REQUIRED ACTION
Reproduce, without any alteration, the data starting at the line containing "Pipe VW GOLF" and ending at the line containing "Citroen C4 I".
Start of SOURCE MATERIAL
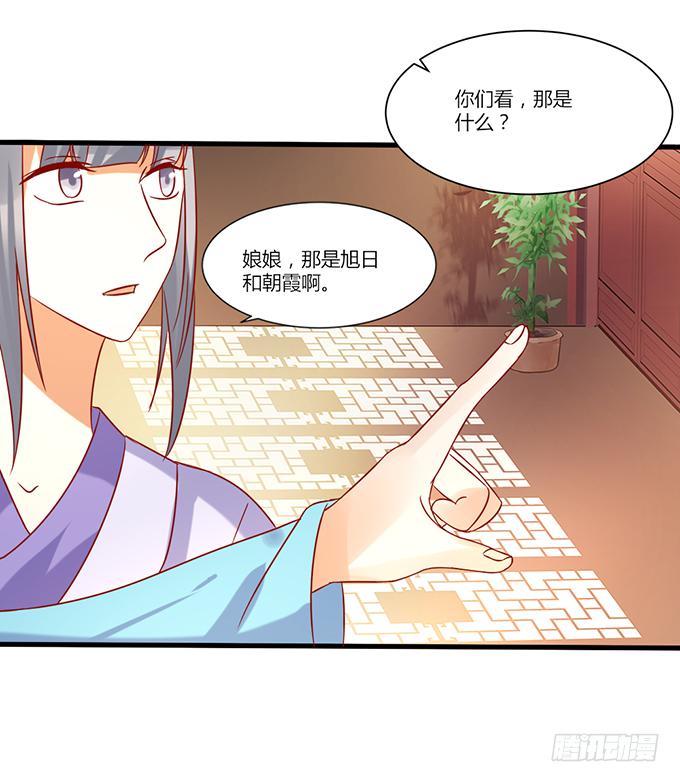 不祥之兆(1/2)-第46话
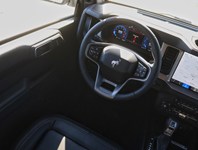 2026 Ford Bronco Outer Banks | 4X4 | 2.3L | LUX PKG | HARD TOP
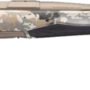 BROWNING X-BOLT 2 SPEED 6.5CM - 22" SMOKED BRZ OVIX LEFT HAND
End of SOURCE MATERIAL
Start of SOURCE MATERIAL
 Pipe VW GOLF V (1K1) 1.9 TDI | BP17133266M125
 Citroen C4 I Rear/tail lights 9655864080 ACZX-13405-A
End of SOURCE MATERIAL
ANSWER SECTION
 Pipe VW GOLF V (1K1) 1.9 TDI | BP17133266M125
 Citroen C4 I Rear/tail lights 9655864080 ACZX-13405-A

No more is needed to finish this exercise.